# WHAT IS BEING ASKED
Keep the pictures out of the copy and repeat the records exactly.

━━ RECORDS TO PROCESS

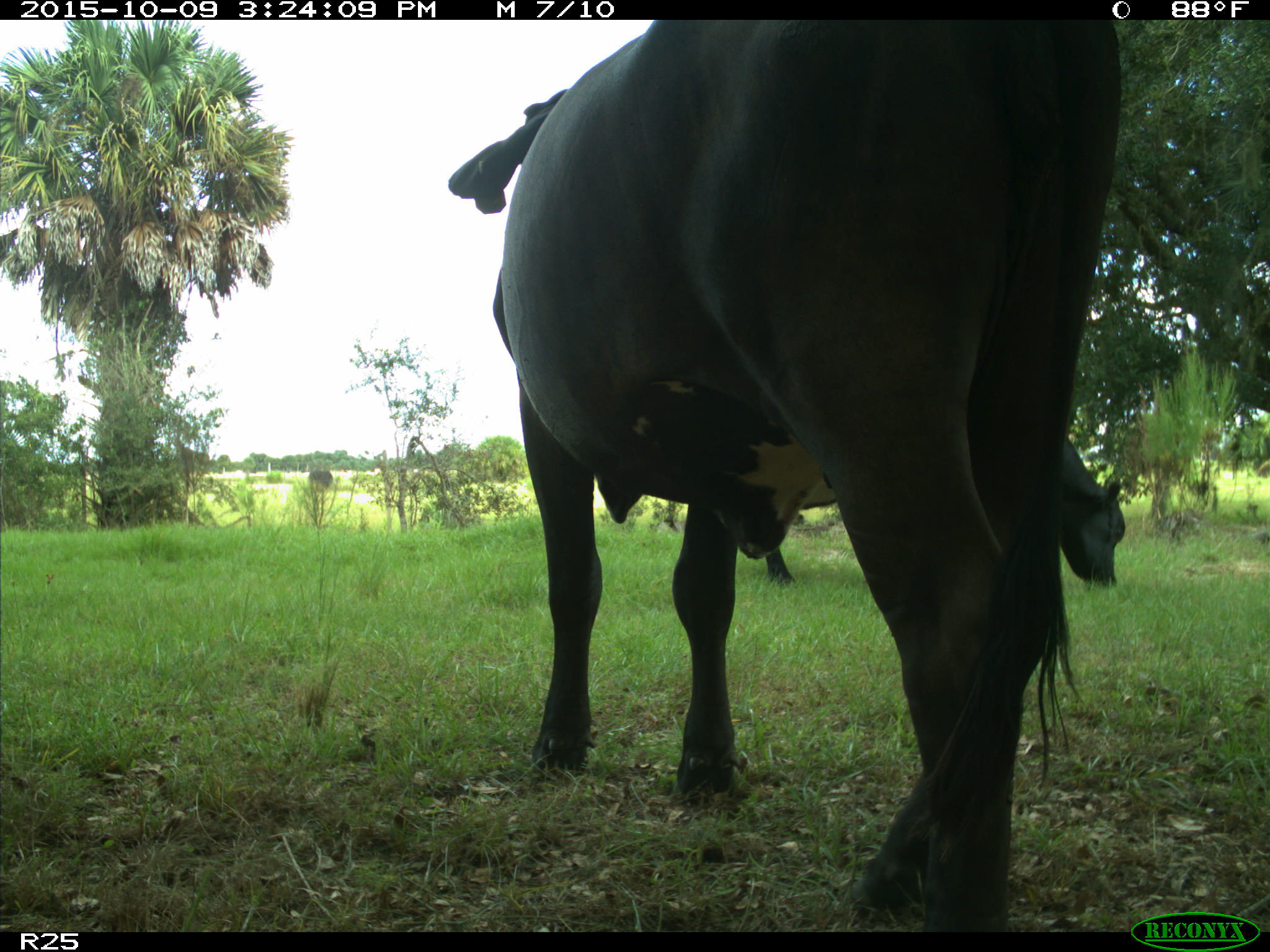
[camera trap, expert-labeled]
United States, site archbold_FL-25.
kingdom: Animalia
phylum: Chordata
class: Mammalia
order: Artiodactyla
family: Bovidae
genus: Bos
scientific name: Bos taurus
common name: domestic cow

━━━━

# ANSWER TO THIS PROBLEM
[camera trap, expert-labeled]
United States, site archbold_FL-25.
kingdom: Animalia
phylum: Chordata
class: Mammalia
order: Artiodactyla
family: Bovidae
genus: Bos
scientific name: Bos taurus
common name: domestic cow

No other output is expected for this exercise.